Records to use:
↓

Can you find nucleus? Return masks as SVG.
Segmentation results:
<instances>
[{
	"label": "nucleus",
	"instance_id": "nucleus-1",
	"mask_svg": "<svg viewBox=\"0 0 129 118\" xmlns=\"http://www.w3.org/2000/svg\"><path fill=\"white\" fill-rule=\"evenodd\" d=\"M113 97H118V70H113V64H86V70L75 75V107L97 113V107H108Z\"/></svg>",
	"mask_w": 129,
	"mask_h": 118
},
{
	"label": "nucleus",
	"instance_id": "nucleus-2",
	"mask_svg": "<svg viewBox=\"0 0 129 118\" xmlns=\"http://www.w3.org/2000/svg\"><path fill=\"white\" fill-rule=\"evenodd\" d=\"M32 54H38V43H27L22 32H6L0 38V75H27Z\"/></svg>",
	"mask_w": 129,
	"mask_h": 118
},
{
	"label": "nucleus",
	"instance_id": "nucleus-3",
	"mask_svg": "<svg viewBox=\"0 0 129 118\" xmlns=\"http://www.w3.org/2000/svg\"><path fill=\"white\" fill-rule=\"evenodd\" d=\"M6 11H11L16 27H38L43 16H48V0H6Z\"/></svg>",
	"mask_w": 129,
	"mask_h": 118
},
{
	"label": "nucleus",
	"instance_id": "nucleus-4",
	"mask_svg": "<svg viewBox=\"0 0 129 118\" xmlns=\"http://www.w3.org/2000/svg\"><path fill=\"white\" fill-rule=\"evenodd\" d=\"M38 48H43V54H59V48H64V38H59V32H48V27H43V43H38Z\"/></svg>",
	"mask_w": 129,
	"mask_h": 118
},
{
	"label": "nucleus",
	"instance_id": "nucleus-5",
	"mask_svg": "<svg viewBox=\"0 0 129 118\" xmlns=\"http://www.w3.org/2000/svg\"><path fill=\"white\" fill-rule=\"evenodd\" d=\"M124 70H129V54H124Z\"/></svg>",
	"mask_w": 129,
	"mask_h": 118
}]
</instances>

↑

Can you reproduce all the items above, substituting "Detection results" for "Segmentation results" and leaving everything else as it is?

Answer to this exercise:
Can you find nucleus? Return masks as SVG.
Detection results:
<instances>
[{
	"label": "nucleus",
	"instance_id": "nucleus-1",
	"mask_svg": "<svg viewBox=\"0 0 129 118\" xmlns=\"http://www.w3.org/2000/svg\"><path fill=\"white\" fill-rule=\"evenodd\" d=\"M113 97H118V70H113V64H86V70L75 75V107L97 113V107H108Z\"/></svg>",
	"mask_w": 129,
	"mask_h": 118
},
{
	"label": "nucleus",
	"instance_id": "nucleus-2",
	"mask_svg": "<svg viewBox=\"0 0 129 118\" xmlns=\"http://www.w3.org/2000/svg\"><path fill=\"white\" fill-rule=\"evenodd\" d=\"M32 54H38V43H27L22 32H6L0 38V75H27Z\"/></svg>",
	"mask_w": 129,
	"mask_h": 118
},
{
	"label": "nucleus",
	"instance_id": "nucleus-3",
	"mask_svg": "<svg viewBox=\"0 0 129 118\" xmlns=\"http://www.w3.org/2000/svg\"><path fill=\"white\" fill-rule=\"evenodd\" d=\"M6 11H11L16 27H38L43 16H48V0H6Z\"/></svg>",
	"mask_w": 129,
	"mask_h": 118
},
{
	"label": "nucleus",
	"instance_id": "nucleus-4",
	"mask_svg": "<svg viewBox=\"0 0 129 118\" xmlns=\"http://www.w3.org/2000/svg\"><path fill=\"white\" fill-rule=\"evenodd\" d=\"M38 48H43V54H59V48H64V38H59V32H48V27H43V43H38Z\"/></svg>",
	"mask_w": 129,
	"mask_h": 118
},
{
	"label": "nucleus",
	"instance_id": "nucleus-5",
	"mask_svg": "<svg viewBox=\"0 0 129 118\" xmlns=\"http://www.w3.org/2000/svg\"><path fill=\"white\" fill-rule=\"evenodd\" d=\"M124 70H129V54H124Z\"/></svg>",
	"mask_w": 129,
	"mask_h": 118
}]
</instances>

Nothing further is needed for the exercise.